-------- Provided data
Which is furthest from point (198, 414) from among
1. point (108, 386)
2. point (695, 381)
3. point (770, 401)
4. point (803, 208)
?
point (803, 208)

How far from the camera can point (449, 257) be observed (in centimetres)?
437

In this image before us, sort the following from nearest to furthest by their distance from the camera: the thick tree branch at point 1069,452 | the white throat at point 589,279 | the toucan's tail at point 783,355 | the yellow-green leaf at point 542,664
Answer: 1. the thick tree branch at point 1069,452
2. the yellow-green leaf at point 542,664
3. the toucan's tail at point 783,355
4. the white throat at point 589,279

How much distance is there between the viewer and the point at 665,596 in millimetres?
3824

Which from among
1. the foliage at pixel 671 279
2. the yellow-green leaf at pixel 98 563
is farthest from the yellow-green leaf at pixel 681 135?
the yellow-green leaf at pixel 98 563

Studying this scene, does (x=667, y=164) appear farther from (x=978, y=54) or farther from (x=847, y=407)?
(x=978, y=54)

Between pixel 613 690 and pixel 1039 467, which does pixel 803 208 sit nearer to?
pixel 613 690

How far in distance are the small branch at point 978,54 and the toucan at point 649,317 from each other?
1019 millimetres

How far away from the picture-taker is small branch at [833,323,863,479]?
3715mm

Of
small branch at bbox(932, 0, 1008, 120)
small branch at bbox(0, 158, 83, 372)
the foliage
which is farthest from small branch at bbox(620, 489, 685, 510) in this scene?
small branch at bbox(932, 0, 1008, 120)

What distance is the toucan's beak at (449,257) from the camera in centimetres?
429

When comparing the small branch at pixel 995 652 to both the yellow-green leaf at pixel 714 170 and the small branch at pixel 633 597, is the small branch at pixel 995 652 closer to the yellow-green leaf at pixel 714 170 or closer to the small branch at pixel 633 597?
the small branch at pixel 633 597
----------------
-------- Provided data
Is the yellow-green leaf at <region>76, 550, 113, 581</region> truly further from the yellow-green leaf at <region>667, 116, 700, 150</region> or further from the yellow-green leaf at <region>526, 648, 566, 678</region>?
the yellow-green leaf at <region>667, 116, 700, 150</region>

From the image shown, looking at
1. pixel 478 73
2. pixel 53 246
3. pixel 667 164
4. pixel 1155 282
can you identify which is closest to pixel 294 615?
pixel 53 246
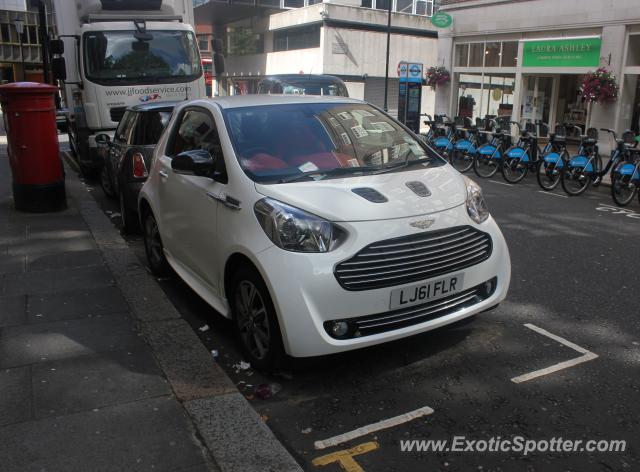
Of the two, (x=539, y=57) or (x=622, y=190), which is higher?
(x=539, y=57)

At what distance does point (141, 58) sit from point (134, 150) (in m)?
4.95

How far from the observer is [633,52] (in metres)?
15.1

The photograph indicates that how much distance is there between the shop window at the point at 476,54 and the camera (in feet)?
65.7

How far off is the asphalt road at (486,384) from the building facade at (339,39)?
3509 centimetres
----------------
-------- Provided data
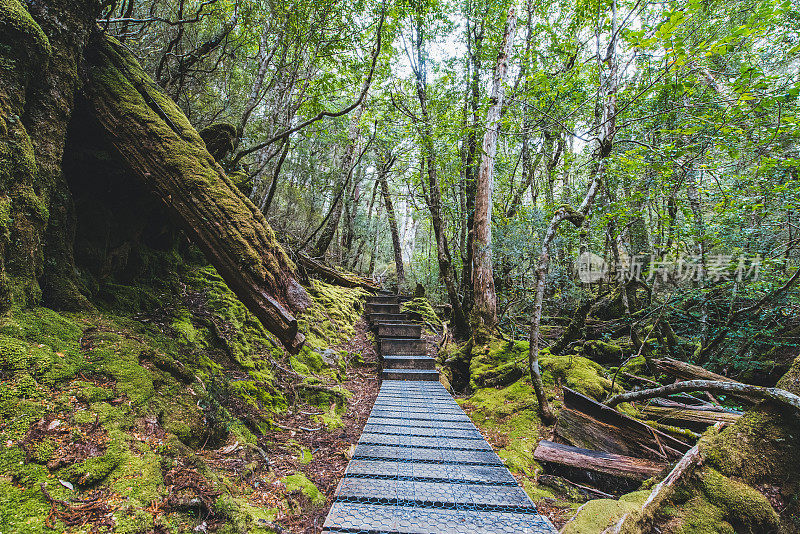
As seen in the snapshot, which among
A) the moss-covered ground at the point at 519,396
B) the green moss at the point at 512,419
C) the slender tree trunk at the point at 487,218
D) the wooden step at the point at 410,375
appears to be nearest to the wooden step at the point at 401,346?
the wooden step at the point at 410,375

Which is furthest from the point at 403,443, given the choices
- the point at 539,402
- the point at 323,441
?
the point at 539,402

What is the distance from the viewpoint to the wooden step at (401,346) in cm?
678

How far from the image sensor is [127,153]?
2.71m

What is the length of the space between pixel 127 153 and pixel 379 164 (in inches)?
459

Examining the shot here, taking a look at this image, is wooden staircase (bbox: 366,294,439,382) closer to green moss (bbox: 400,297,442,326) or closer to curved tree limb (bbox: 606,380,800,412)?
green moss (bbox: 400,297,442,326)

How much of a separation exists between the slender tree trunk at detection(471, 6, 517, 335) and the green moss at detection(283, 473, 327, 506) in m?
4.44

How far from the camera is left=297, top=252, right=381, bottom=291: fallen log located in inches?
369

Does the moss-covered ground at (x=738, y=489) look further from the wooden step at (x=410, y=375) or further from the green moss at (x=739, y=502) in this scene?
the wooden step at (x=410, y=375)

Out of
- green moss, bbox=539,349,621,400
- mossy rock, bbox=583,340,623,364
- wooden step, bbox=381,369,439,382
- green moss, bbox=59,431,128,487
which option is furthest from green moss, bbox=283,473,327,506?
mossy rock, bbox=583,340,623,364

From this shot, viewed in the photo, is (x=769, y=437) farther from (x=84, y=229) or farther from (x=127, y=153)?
----------------
- _Set task_
Reproduce the entries word for word, starting at the line that contains "What is the length" and ending at the line that contains "From this shot, viewed", both included.

- _Task response_
What is the length of the space between pixel 127 153 and pixel 379 164 (in inches)?
459

Examining the shot here, taking a look at this image, is wooden staircase (bbox: 366,294,439,382) closer to green moss (bbox: 400,297,442,326) or closer to curved tree limb (bbox: 606,380,800,412)?
green moss (bbox: 400,297,442,326)

How much of a separation exists between the slender tree trunk at detection(471, 6, 517, 335) and the green moss at detection(283, 473, 327, 506) in m?
4.44

How far from the camera is left=297, top=252, right=381, bottom=291: fallen log located in inches?
369

Does the moss-covered ground at (x=738, y=489) look further from the wooden step at (x=410, y=375) or further from the green moss at (x=739, y=502) in this scene?
the wooden step at (x=410, y=375)

Out of
- green moss, bbox=539,349,621,400
- mossy rock, bbox=583,340,623,364
- wooden step, bbox=381,369,439,382
- green moss, bbox=59,431,128,487
which option is furthest from green moss, bbox=283,473,327,506?
mossy rock, bbox=583,340,623,364

From this shot, viewed in the photo, is (x=769, y=437) farther from (x=84, y=229) or farther from (x=127, y=153)?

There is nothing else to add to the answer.